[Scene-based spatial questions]

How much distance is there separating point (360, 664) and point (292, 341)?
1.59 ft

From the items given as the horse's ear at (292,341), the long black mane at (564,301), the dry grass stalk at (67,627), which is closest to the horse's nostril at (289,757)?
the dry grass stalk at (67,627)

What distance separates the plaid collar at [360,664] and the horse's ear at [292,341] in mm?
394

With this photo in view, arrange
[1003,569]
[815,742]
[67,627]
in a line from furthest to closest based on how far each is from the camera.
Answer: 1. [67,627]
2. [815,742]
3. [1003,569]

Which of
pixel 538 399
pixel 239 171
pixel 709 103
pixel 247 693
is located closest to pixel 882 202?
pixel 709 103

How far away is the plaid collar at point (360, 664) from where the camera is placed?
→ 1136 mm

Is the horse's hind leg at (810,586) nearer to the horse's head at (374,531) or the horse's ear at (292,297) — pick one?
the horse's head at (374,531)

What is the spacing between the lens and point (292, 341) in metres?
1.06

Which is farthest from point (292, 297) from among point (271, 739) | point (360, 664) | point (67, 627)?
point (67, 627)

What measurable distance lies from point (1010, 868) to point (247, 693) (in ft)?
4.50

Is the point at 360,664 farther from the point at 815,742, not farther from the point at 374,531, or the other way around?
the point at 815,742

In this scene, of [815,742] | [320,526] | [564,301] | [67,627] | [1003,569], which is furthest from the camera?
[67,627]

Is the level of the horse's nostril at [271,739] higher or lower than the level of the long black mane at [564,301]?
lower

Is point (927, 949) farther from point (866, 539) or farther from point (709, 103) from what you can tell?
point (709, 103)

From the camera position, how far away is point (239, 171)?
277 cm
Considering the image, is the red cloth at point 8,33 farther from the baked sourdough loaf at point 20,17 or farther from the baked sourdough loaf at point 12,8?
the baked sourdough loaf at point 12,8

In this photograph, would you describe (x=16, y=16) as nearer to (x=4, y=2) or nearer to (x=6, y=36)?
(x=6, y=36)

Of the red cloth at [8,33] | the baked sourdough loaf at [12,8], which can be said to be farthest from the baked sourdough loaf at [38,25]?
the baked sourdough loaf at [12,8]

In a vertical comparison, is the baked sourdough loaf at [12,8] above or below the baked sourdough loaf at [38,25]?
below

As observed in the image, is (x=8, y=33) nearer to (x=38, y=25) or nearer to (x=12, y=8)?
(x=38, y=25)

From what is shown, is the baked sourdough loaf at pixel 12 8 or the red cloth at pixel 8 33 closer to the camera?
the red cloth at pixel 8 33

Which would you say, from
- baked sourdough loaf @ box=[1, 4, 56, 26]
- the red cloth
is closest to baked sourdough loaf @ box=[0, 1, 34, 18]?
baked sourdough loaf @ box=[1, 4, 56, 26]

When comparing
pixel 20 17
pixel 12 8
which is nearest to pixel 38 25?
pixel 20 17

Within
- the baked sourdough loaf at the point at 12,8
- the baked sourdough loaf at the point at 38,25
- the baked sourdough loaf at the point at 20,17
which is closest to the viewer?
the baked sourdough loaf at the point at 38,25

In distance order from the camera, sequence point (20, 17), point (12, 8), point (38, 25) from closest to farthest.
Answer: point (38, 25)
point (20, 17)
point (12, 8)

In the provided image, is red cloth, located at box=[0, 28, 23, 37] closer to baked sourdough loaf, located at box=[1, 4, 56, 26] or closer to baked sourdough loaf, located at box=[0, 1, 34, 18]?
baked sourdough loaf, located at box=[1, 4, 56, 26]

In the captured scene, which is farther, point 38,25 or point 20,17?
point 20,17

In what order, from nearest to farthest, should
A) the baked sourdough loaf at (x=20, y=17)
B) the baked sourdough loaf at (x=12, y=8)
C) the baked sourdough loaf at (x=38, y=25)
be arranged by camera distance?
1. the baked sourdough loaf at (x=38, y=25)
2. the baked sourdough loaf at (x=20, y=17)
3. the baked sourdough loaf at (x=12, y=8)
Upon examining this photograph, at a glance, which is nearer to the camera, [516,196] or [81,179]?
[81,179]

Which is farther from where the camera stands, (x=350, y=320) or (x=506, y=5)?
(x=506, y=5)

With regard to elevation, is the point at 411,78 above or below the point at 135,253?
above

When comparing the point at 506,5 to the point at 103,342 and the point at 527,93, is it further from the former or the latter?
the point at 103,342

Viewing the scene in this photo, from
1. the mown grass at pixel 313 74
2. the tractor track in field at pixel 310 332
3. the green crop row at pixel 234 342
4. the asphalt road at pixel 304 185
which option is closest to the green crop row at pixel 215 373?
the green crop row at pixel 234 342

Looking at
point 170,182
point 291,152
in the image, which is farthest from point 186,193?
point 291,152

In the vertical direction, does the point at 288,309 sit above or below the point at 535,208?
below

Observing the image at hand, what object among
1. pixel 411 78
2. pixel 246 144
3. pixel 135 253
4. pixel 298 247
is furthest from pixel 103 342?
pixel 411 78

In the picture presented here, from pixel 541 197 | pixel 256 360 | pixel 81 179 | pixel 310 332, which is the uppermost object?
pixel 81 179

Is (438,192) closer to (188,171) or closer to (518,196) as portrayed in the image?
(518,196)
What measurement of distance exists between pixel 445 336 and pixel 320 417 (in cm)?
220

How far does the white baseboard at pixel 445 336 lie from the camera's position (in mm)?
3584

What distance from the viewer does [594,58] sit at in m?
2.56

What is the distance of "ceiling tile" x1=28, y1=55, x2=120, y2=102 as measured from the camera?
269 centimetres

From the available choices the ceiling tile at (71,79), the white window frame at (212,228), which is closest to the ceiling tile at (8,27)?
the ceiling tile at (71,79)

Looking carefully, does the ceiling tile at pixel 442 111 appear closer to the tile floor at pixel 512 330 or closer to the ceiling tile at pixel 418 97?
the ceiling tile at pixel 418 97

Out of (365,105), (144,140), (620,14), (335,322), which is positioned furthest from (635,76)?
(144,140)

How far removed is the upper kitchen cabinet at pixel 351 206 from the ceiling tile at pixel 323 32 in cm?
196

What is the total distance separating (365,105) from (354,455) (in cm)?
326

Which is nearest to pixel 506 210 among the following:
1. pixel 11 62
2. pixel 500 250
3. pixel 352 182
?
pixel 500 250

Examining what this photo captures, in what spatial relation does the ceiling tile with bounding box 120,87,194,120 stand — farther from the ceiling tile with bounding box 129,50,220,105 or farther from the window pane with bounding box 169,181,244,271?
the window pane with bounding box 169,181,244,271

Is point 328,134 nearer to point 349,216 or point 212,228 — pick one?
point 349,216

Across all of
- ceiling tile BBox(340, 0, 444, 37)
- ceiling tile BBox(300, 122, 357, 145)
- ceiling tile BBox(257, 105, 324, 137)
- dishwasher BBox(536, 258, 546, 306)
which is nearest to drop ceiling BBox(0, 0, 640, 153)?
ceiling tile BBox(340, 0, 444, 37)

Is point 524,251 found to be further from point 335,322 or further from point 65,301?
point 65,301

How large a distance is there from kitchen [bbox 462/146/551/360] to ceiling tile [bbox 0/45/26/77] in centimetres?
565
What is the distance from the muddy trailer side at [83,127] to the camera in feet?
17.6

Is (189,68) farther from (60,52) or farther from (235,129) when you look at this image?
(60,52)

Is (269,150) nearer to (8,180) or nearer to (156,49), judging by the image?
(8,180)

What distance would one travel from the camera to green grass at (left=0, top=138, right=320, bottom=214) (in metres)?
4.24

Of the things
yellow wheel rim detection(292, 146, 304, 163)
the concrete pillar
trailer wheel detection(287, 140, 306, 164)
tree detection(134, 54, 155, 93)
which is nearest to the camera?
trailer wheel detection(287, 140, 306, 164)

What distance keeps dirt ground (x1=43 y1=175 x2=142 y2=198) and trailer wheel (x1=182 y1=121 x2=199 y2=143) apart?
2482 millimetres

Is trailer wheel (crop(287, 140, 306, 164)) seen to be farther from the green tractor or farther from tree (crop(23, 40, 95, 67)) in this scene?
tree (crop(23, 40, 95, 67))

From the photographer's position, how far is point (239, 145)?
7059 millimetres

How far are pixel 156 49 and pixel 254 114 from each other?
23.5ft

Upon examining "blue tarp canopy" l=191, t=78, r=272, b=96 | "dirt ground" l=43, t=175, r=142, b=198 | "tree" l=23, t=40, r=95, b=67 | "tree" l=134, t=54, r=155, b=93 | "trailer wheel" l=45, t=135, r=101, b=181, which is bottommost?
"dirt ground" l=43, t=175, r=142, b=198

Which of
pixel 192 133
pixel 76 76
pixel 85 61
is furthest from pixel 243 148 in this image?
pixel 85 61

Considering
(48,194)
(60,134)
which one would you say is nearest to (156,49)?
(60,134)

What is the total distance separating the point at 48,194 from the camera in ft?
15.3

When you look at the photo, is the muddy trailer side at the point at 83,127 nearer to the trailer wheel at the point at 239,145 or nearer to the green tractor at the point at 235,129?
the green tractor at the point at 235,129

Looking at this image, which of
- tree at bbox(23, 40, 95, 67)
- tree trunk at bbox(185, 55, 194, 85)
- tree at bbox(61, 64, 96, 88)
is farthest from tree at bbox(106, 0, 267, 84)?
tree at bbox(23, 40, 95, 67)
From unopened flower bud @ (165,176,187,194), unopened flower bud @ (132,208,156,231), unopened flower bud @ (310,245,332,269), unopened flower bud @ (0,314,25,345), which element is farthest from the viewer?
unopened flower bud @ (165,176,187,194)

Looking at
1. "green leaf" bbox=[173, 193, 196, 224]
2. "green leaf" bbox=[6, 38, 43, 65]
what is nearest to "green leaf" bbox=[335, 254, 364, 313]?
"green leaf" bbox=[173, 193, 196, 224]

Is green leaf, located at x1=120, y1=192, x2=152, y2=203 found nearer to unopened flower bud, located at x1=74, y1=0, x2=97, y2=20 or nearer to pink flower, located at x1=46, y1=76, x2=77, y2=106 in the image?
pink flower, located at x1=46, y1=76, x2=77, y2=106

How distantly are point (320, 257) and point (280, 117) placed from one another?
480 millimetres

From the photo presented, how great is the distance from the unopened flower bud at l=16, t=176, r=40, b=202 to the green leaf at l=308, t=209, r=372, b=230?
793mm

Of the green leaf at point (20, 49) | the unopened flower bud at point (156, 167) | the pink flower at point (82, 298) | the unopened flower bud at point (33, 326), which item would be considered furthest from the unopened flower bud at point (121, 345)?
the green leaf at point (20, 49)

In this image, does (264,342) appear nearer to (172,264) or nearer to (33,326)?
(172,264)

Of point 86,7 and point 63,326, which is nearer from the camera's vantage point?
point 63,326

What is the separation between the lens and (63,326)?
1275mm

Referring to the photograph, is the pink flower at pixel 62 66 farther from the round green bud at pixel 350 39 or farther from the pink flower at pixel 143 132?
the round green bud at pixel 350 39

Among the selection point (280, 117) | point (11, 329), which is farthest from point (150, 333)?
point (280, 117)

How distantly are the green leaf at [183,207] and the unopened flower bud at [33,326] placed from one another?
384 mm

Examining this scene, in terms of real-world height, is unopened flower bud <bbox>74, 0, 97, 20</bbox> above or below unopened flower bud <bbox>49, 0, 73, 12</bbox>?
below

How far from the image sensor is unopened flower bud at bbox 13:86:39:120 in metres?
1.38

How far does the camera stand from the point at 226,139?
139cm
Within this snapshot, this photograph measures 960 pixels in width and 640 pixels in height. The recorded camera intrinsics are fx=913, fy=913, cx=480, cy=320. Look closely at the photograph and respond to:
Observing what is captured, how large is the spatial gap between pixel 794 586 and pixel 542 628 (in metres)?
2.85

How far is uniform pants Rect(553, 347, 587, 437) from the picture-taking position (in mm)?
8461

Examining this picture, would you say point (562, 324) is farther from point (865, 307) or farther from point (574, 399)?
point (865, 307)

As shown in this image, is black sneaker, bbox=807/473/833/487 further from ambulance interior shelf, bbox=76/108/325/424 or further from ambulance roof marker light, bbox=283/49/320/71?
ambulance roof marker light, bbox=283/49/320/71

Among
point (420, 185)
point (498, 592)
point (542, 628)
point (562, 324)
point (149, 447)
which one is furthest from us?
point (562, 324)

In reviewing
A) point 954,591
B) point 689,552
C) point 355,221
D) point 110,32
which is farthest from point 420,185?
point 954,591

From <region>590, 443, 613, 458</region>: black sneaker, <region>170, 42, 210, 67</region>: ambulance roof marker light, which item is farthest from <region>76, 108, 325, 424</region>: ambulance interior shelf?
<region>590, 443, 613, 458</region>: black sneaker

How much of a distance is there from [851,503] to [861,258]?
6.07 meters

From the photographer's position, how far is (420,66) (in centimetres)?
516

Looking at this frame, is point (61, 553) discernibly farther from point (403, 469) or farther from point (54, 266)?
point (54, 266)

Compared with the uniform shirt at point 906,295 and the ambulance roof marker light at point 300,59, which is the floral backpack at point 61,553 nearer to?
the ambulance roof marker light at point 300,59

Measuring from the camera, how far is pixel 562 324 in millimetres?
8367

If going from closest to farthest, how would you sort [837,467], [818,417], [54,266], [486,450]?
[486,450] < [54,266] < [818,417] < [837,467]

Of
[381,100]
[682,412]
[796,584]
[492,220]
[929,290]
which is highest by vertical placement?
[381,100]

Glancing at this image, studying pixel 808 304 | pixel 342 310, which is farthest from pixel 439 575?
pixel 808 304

What to produce:
Edit the data from the line containing "In the captured" through the line containing "269 centimetres", changing "asphalt road" to "gravel road" and leaving everything else as is. Return only those lines.

Complete answer:
In the captured scene, which is farther, point 38,25 or point 20,17?
point 20,17

In what order, from nearest to farthest, should
A) the baked sourdough loaf at (x=20, y=17)
B) the baked sourdough loaf at (x=12, y=8)
C) the baked sourdough loaf at (x=38, y=25)
be arranged by camera distance?
1. the baked sourdough loaf at (x=38, y=25)
2. the baked sourdough loaf at (x=20, y=17)
3. the baked sourdough loaf at (x=12, y=8)
Upon examining this photograph, at a glance, which is nearer to the camera, [516,196] or [81,179]?
[81,179]

Which is farther from where the camera stands, (x=350, y=320) or (x=506, y=5)?
(x=506, y=5)

With regard to elevation, is the point at 411,78 above or below the point at 135,253?
above

When comparing the point at 506,5 to the point at 103,342 and the point at 527,93, is it further from the former or the latter?
the point at 103,342

Viewing the scene in this photo, from
1. the mown grass at pixel 313 74
2. the tractor track in field at pixel 310 332
3. the green crop row at pixel 234 342
4. the gravel road at pixel 304 185
which option is closest to the green crop row at pixel 215 373?
the green crop row at pixel 234 342

Looking at
point 170,182
point 291,152
in the image, which is farthest from point 186,193?
point 291,152

In the vertical direction, does the point at 288,309 sit above or below the point at 535,208?
below

Observing the image at hand, what object among
1. pixel 411 78
2. pixel 246 144
3. pixel 135 253
4. pixel 298 247
is furthest from pixel 103 342?
pixel 411 78

In the picture presented here, from pixel 541 197 | pixel 256 360 | pixel 81 179 | pixel 310 332, which is the uppermost object?
pixel 81 179

Is (438,192) closer to (188,171) or closer to (518,196) as portrayed in the image?
(518,196)
What measurement of distance exists between pixel 445 336 and pixel 320 417 (in cm)?
220

How far does the white baseboard at pixel 445 336 lie from the camera's position (in mm)?
3584

What distance from the viewer does [594,58] sit at in m?
2.56

What is the distance of "ceiling tile" x1=28, y1=55, x2=120, y2=102 as measured from the camera?
269 centimetres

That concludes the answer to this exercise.